──────── Exercise data ────────

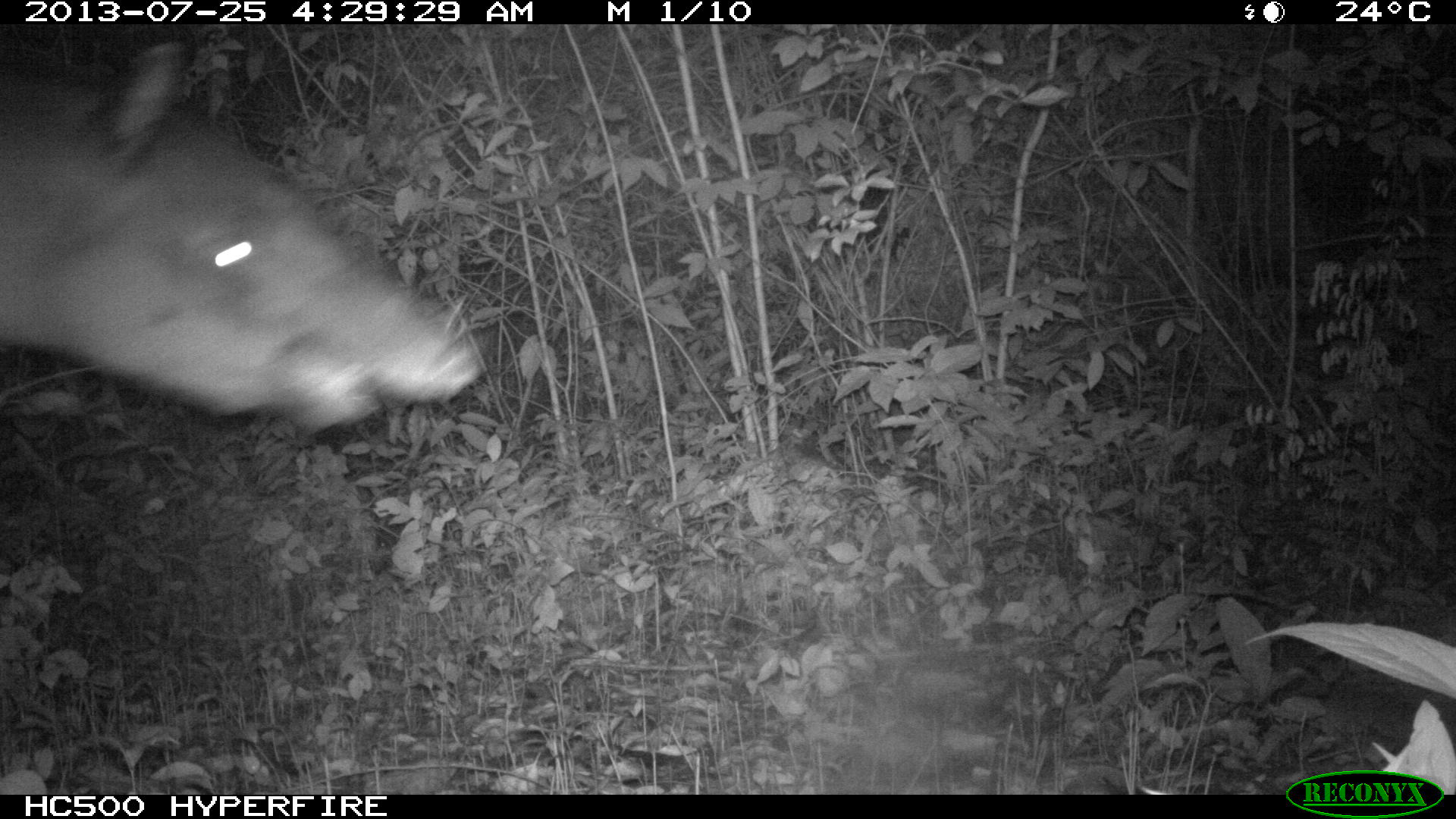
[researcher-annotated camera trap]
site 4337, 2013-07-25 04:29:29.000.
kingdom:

────────

**Assigned task:** For this exercise, restate the material exactly and skip every picture.

**Task answer:**
[researcher-annotated camera trap]
site 4337, 2013-07-25 04:29:29.000.
kingdom:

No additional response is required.